Wide-Bandgap Semiconductor Transit Time Sources for Terahertz IMPATTs
摘要
This article presents a comprehensive analysis of the performance prospects of double-drift region (DDR) impact avalanche transit time (IMPATT) oscillators fabricated using wide-bandgap (WBG) semiconductor materials, particularly cubic silicon carbide (3C-SiC) and type-IIb diamond, for use in the millimeter-wave (mm-wave) and terahertz (THz) frequency bands. The study contrasts these advanced material-based devices with traditional silicon (Si) DDR IMPATT oscillators to highlight the advantages offered by WBG materials in high-frequency solid-state (radiofrequency) RF generation. A non-sinusoidal voltage excitation (NSVE) large-signal simulation method is employed to evaluate both static characteristics and large-signal performance parameters of these devices. This simulation approach enables precise modeling of nonlinear phenomena, such as avalanche multiplication and transit-time effects, which are critical in determining the output RF power and efficiency of IMPATT diodes under realistic biasing and signal conditions. Simulation results indicate that DDR 3C-SiC IMPATT oscillators consistently deliver superior RF output power across the 140 GHz to 1.0 THz frequency range compared to their diamond-based counterparts. This is attributed to the relatively higher carrier mobility of 3C-SiC, which reduces series resistance and enhances carrier transport. However, diamond-based IMPATT devices demonstrate better performance at lower mm-wave frequencies, particularly around 94 GHz, making diamond a suitable choice for applications targeting this frequency band.
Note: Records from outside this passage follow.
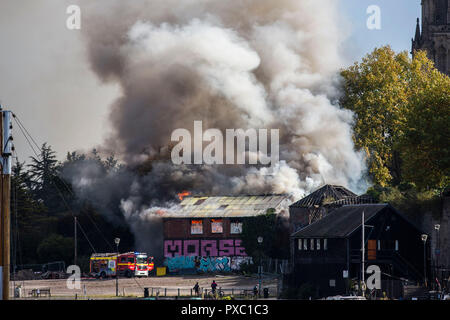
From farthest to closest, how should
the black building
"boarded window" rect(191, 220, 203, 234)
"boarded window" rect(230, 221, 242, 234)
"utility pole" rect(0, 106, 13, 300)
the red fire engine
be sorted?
"boarded window" rect(191, 220, 203, 234) → "boarded window" rect(230, 221, 242, 234) → the red fire engine → the black building → "utility pole" rect(0, 106, 13, 300)

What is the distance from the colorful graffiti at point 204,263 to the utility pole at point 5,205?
53.6 meters

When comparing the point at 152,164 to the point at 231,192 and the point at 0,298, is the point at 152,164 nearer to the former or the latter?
the point at 231,192

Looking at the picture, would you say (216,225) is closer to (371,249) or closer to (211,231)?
(211,231)

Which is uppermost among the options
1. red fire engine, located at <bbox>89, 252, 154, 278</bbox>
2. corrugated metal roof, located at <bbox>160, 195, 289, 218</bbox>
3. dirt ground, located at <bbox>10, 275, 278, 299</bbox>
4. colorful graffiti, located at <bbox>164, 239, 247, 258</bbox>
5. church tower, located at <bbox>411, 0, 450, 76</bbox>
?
church tower, located at <bbox>411, 0, 450, 76</bbox>

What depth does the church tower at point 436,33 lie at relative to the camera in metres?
169

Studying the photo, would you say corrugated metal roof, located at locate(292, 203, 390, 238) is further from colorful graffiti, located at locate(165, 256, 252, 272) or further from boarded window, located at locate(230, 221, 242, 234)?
boarded window, located at locate(230, 221, 242, 234)

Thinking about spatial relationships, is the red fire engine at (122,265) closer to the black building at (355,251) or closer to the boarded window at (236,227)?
the boarded window at (236,227)

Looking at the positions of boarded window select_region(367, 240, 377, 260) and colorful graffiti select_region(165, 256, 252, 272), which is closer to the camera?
boarded window select_region(367, 240, 377, 260)

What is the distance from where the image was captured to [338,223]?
98.3 meters

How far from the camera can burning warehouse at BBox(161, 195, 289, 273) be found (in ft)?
394

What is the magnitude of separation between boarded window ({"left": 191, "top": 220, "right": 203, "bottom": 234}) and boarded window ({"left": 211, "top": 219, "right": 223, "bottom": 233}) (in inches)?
56.7

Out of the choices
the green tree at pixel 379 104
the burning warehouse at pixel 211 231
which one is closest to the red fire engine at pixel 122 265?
the burning warehouse at pixel 211 231

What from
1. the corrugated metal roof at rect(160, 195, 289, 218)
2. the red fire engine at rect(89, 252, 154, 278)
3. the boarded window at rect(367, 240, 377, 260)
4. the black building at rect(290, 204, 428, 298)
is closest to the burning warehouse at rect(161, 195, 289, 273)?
the corrugated metal roof at rect(160, 195, 289, 218)
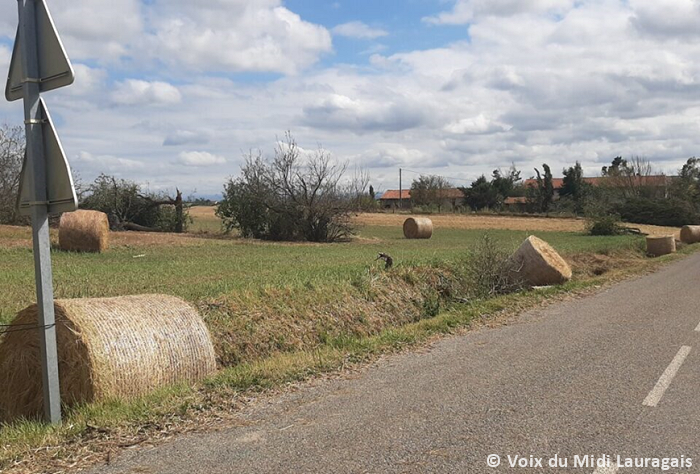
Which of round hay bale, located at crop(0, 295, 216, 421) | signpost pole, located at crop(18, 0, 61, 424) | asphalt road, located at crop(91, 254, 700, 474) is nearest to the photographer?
asphalt road, located at crop(91, 254, 700, 474)

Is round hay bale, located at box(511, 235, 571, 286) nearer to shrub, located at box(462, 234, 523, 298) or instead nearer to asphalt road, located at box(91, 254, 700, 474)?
shrub, located at box(462, 234, 523, 298)

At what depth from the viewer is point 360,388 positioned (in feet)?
22.9

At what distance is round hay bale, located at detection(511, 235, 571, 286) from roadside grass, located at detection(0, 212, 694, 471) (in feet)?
1.97

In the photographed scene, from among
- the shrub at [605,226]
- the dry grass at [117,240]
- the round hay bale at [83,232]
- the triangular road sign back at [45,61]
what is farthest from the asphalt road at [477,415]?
the shrub at [605,226]

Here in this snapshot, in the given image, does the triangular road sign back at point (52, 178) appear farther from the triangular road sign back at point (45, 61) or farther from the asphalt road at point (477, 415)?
the asphalt road at point (477, 415)

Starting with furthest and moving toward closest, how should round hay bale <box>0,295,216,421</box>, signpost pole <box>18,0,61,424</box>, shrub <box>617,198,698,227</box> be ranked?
shrub <box>617,198,698,227</box> < round hay bale <box>0,295,216,421</box> < signpost pole <box>18,0,61,424</box>

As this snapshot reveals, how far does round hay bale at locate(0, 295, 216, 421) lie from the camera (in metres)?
6.79

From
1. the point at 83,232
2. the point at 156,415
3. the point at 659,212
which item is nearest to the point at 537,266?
the point at 156,415

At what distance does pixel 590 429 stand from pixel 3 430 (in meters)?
5.22

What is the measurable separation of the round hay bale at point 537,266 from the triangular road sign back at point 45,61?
43.5 ft

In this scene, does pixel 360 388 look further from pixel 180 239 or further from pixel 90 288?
pixel 180 239

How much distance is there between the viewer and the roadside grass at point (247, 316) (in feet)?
18.6

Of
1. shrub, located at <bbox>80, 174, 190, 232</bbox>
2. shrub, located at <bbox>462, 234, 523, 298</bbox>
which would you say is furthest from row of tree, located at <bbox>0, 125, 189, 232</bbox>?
shrub, located at <bbox>462, 234, 523, 298</bbox>

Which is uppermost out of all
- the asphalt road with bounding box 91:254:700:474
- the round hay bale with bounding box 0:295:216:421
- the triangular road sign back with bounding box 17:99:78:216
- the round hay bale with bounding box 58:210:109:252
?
the triangular road sign back with bounding box 17:99:78:216
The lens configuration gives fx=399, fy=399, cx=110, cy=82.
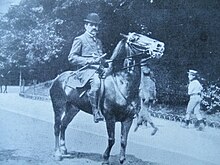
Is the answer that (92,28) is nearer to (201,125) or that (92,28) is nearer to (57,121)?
(57,121)

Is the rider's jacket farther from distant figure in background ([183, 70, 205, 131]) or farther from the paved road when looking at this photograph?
distant figure in background ([183, 70, 205, 131])

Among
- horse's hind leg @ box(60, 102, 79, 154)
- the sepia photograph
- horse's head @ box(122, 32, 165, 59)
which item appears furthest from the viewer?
horse's hind leg @ box(60, 102, 79, 154)

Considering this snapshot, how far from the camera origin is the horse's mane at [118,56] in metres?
2.29

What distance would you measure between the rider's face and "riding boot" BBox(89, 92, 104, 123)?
0.36 metres

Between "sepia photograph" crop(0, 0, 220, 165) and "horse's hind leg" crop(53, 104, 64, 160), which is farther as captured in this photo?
"horse's hind leg" crop(53, 104, 64, 160)

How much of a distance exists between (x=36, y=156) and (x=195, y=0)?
1.37m

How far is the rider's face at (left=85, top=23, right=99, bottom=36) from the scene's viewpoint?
7.71 ft

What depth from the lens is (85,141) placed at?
8.12 feet

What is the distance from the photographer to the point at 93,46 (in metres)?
2.36

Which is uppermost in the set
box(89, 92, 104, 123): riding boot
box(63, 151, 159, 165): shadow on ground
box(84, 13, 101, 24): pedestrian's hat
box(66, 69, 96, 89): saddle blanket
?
box(84, 13, 101, 24): pedestrian's hat

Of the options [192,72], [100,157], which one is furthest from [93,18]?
[100,157]

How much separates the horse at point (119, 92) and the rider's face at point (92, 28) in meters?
0.17

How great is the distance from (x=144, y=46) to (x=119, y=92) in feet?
1.02

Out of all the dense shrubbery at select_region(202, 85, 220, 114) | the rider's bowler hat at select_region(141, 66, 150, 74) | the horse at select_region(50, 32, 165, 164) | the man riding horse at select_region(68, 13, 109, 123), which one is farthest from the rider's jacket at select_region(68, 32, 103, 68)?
the dense shrubbery at select_region(202, 85, 220, 114)
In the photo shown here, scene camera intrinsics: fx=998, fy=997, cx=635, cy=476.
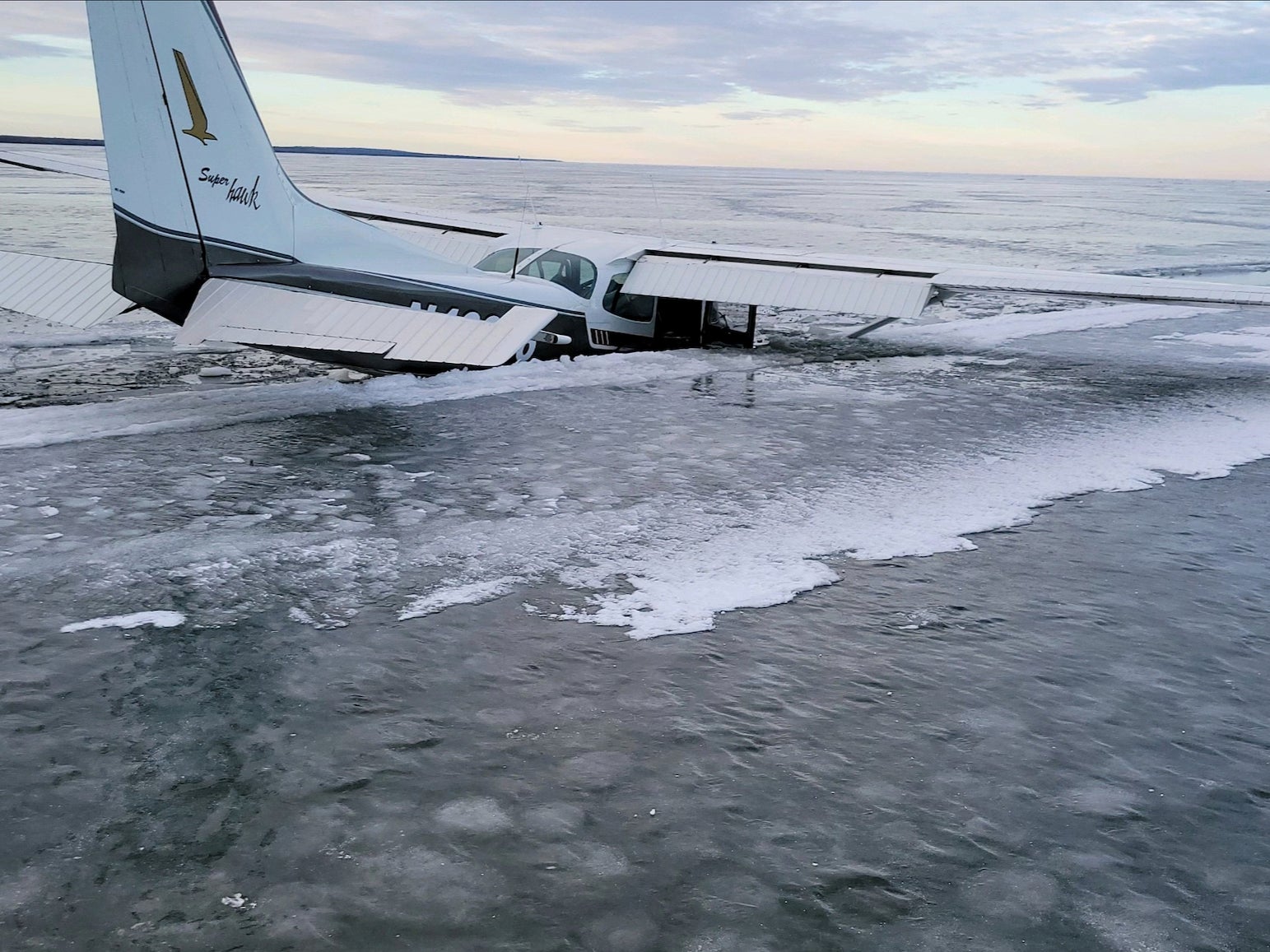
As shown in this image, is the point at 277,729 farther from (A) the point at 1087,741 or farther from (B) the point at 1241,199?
(B) the point at 1241,199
Overall, the study concludes that both 3C-SiC and type-IIb diamond offer significant improvements over conventional Si IMPATTs, particularly in terms of power output and operational frequency range. These findings establish WBG-based DDR IMPATT oscillators as strong candidates for next-generation high-frequency solid-state sources, with potential applications in advanced radar, imaging, communication systems, and spectroscopy at mm-wave and THz frequencies.